De la trinchera al camino. (Imprudencias sobre Evangelii Gaudium)

“Prefiero una Iglesia accidentada, herida y manchada por salir a la calle,
antes que una Iglesia enferma por el encierro y la comodidad
de aferrarse a las propias seguridades”
Francisco, Papa de la Iglesia.

Toda una declaración de intenciones para un mundo –sobre todo intraeclesial- desapasionado, que no palpita, que tiene la queja como bastón y el victimismo por bandera. Pero también para un mundo en el que no parece haber espacio para los demás, donde emerge un individualismo racionalista de conciencia aislada y recurrente autorreferencialidad. Una exhortación encendida, de profunda provocación, que no cae en el dogmatismo huero o en una acomplejada normatividad; una exhortación llameante, destinada a un mundo interconectado y sobreinformado que continúa buscando una alegría que perdure más allá del instante que se nos va.
Derriba Francisco la barricada que la soberbia y no pocos temores infundados levantaron, abandona la trinchera del miedo, animando al sendero que nos acerca al mundo que no deja de caminar. Una eclesiología pastoral cercana, abierta, creíble, comprometida, se abre paso. Incluso el mismo concepto del magisterio papal abandona ciertos ribetes de infalibilidad que lo alejaban de la contingente y humana realidad. Aparece entonces una Iglesia que surca caminos nuevos, sin miedo a la sinuosidad del terreno que se abre a sus pies, ni temor a los horizontes difusos que se recortan en la lejanía. Una Iglesia sin miedo a salir de la trinchera paralizante que cavó como refugio estéril, como monumento a la amenaza inexistente o a la desconfianza en la propia providencia.

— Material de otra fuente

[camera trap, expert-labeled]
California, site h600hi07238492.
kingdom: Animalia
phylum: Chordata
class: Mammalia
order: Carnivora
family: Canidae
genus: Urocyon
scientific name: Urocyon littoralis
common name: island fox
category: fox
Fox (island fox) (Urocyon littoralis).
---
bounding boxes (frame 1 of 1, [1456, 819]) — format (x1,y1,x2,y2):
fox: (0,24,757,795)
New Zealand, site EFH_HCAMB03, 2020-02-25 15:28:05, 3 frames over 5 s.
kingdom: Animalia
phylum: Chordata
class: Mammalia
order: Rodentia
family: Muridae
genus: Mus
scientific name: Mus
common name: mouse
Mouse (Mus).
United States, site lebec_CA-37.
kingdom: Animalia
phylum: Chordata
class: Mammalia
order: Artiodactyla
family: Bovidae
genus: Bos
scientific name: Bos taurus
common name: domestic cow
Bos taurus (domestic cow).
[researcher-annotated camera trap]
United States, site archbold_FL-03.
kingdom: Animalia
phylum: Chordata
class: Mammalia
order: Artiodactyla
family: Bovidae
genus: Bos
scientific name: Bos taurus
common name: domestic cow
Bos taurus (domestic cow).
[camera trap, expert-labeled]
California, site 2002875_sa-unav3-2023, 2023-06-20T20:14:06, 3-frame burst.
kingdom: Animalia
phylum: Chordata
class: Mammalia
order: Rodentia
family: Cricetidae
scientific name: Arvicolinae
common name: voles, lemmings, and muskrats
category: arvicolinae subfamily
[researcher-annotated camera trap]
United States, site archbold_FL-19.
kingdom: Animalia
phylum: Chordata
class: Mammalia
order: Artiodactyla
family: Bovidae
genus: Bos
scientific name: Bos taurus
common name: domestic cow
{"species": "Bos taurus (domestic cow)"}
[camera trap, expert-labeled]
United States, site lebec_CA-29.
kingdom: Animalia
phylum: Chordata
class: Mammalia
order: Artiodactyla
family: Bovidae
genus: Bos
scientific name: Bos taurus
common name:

Reverdece el paradigma del encuentro, de la experiencia constituyente de Dios; se hace incuestionable la contundente fortaleza de la Alianza que el Éxodo nos regala. Y acontece esa apertura valiente, dispuesta a la peregrinación que enriquece. Se abandona  esa innecesaria urgencia de permanecer al mortífero calor que el refugio de la estructura dispensa, ése que estrangula y asfixia el mensaje más genuino… Sea como fuere, la superación de esta introversión eclesial alumbra nuevas estancias, nuevos espacios y, sobre todo, nuevos caminos que regalan nuevos horizontes.
Ante el riesgo evidente de perder el aroma fresco del Evangelio, surge un replanteamiento de objetivos, estructuras, métodos, estilo…; una renovación de formas y lenguaje que no temen “mancharse con el barro del camino”. Sí, con un único y principal temor, el de acaparazonarse y alejarse del mundo al que somos enviados.
Y todo para ser la sal y la luz en la “cultura del descarte”, allí donde quedan todos los sobrantes, el deshecho del mundo que emerge en esta “globalización de la indiferencia”, donde reina el desafecto. Una visión antropológica en la que el ser humano queda reducido, mutilado en su concepción y también en su aspiración, donde se crean seres domesticados e inofensivos, dependientes. Una Iglesia llamada a ser en ese peligro, en el del mundo escindido, un mundo excluyente donde los nuevos fundamentalismos serán una de las posibles consecuencias de ese galopante y maltrecho racionalismo secularista que agoniza entre hirientes dentelladas.
Una Iglesia que tendrá que afrontar la grave crisis del vínculo y el problema del desencanto. Una Iglesia que tiene la tarea de mostrarse y mostrar su mensaje limpio y directo, sin reducirse a la realidad de un  dogmatismo ramplón o un liturgismo desmedido. Una Iglesia que reaviva el valor de la credibilidad, sin manifestar mayor preocupación por mantener las verdades a salvo que por encontrarse con el mundo en la intemperie de la historia, de cada historia. En definitiva, la promoción integral del ser humano debe conducirnos con valentía a la propia superación del asistencialismo de un mundo que se empeña no arreglar del todo la grieta.
Ahora que el desierto espiritual parece acabarse, debemos saber si estamos dispuestos a transitar el camino que Dios nos sugiere, hacerlo nuestro en su dureza providente, y dejarnos seducir finalmente por aquella hermosa “revolución de la ternura” que un tal Jesús vivió y nos ofreció.